The Treatment For Hepatitis A
There is no specific treatment or cure for hepatitis A virus infection. Emphasis should be placed on preventive measures.
How Hepatitis A Can Be Prevented
- Close personal contacts (e.g., household or sexual contacts) of hepatitis A patients should be given age-appropriate post-exposure prophylaxis (PEP) with hepatitis A vaccine and/or immune globulin (IG) within two weeks of last exposure.
- All children aged 12 through 23 months should be routinely vaccinated with catch-up immunizations through age 18 years. Beginning July 2018, all Kentucky children must have received two doses of hepatitis A vaccine before entry into school.
- Vaccination against hepatitis A is recommended for persons at increased risk of hepatitis A or its consequences. This includes:
- Persons with chronic liver disease or clotting factor disorders;
- Men who have sex with men;
- Recreational drug users;
- Persons traveling to countries with high or intermediate endemicity for hepatitis A virus infections;
- Persons who work with hepatitis A infected primates or with hepatitis A virus in research laboratories and;
- Family and caregivers of adoptees from countries where hepatitis A is endemic.
- Careful handwashing with soap and water and good hygiene.
- Provide proper water treatment and distribution systems and sewage disposal.
- Oysters, clams, and other shellfish from contaminated areas should be heated to a temperature of 85 to 90 degrees C for 4 minutes or steamed for 90 seconds before eating.

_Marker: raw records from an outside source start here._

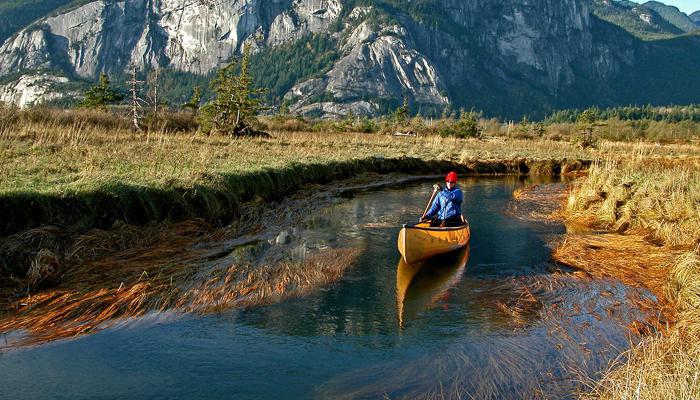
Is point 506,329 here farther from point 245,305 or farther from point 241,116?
point 241,116

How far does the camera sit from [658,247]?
14328 millimetres

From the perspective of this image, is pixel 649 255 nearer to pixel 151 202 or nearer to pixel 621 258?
pixel 621 258

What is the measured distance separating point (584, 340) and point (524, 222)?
11026mm

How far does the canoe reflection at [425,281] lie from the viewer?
10.4 meters

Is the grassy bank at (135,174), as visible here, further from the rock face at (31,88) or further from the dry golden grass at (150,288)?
the rock face at (31,88)

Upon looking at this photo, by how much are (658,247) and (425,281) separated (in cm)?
690

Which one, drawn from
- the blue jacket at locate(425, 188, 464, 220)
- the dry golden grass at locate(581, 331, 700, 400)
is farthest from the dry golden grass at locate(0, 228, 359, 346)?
the dry golden grass at locate(581, 331, 700, 400)

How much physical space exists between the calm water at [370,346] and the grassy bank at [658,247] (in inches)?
34.9

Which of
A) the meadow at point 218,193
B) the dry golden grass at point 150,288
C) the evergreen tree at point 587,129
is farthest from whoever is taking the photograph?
the evergreen tree at point 587,129

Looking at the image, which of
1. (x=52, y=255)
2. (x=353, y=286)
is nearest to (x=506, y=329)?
(x=353, y=286)

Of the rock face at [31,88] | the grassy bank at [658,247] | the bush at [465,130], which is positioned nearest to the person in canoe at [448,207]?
the grassy bank at [658,247]

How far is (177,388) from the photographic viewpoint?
22.4 ft

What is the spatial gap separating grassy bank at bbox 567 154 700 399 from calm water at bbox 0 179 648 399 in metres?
0.89

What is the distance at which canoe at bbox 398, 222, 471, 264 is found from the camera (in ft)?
41.8
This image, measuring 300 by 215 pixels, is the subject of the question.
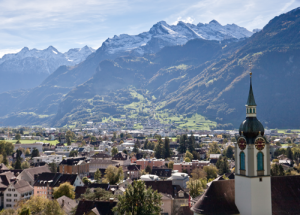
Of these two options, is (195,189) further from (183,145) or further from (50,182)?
(183,145)

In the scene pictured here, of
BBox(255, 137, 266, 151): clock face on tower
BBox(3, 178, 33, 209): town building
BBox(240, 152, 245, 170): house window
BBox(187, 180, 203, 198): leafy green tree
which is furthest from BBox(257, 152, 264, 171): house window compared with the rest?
BBox(3, 178, 33, 209): town building

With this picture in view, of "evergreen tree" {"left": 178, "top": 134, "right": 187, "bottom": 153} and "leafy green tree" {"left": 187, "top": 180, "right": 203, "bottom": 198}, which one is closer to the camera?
"leafy green tree" {"left": 187, "top": 180, "right": 203, "bottom": 198}

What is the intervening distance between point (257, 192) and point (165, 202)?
37.0 meters

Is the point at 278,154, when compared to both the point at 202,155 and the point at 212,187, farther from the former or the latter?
the point at 212,187

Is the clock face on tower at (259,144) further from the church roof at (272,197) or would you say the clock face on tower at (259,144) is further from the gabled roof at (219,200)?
the gabled roof at (219,200)

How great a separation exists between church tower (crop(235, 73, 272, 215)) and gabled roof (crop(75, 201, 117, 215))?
22924 millimetres

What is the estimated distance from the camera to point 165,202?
243 feet

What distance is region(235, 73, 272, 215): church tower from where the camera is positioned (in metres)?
39.0

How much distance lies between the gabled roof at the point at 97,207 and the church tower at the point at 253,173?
75.2ft

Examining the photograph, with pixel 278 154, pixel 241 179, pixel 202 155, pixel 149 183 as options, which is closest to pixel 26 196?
pixel 149 183

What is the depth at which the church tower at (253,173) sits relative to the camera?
128ft

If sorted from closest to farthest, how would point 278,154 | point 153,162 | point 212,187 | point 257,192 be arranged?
point 257,192 → point 212,187 → point 153,162 → point 278,154

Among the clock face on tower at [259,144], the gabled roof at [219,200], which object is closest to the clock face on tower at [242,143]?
the clock face on tower at [259,144]

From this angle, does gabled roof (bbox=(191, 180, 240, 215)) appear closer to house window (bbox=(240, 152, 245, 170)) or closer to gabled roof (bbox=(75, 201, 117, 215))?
house window (bbox=(240, 152, 245, 170))
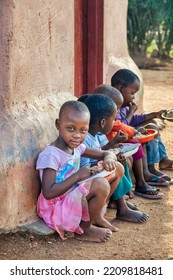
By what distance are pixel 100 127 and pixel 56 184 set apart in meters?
0.65

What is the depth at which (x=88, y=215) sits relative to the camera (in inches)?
166

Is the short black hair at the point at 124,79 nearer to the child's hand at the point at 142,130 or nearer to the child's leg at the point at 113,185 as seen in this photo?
the child's hand at the point at 142,130

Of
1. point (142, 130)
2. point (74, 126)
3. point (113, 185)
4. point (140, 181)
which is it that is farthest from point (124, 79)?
point (74, 126)

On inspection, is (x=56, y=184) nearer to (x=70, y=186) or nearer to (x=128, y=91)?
(x=70, y=186)

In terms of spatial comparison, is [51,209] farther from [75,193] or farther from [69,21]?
[69,21]

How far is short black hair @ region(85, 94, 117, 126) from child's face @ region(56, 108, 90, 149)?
1.12 ft

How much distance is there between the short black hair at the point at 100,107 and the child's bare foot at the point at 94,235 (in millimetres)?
724

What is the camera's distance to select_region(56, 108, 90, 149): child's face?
4131 mm

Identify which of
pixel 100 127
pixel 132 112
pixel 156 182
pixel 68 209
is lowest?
pixel 156 182

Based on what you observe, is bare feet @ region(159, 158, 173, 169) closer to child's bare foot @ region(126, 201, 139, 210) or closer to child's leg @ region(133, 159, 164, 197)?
child's leg @ region(133, 159, 164, 197)

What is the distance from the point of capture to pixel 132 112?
543cm

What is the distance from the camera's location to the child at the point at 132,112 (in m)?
5.34

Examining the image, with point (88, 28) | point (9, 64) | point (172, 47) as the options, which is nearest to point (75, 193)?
point (9, 64)
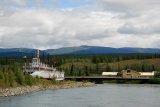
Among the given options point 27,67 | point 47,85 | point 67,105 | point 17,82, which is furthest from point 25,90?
point 27,67

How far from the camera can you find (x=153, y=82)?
19200 centimetres

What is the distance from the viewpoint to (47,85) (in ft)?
408

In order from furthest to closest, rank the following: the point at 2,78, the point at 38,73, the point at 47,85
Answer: the point at 38,73 < the point at 47,85 < the point at 2,78

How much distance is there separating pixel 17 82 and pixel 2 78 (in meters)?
8.07

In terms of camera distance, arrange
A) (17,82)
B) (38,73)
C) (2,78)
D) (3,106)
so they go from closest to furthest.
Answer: (3,106), (2,78), (17,82), (38,73)

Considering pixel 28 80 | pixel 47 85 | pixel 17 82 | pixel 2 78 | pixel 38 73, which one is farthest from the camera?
pixel 38 73

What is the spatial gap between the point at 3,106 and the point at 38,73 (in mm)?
78788

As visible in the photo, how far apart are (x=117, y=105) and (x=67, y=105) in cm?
746

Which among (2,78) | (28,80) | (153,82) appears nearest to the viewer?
(2,78)

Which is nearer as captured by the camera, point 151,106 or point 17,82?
point 151,106

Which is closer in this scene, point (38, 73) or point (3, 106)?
point (3, 106)

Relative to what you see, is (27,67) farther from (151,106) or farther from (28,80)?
(151,106)

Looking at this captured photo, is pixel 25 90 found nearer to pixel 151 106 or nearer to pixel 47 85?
pixel 47 85

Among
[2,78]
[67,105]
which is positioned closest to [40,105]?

- To disinfect use products as recommended by the manufacturer and as described on the product's label.
For more information about Hepatitis A virus, contact your health care provider, local health department, or the Kentucky Department for Public Health at (502) 564-3261.
||Reporting of Acute Hepatitis A by Healthcare Providers
Healthcare providers should report to the local or state health department any diagnosis of hepatitis A within 24 hours. Reporting should be in accordance with 902 KAR 2:020.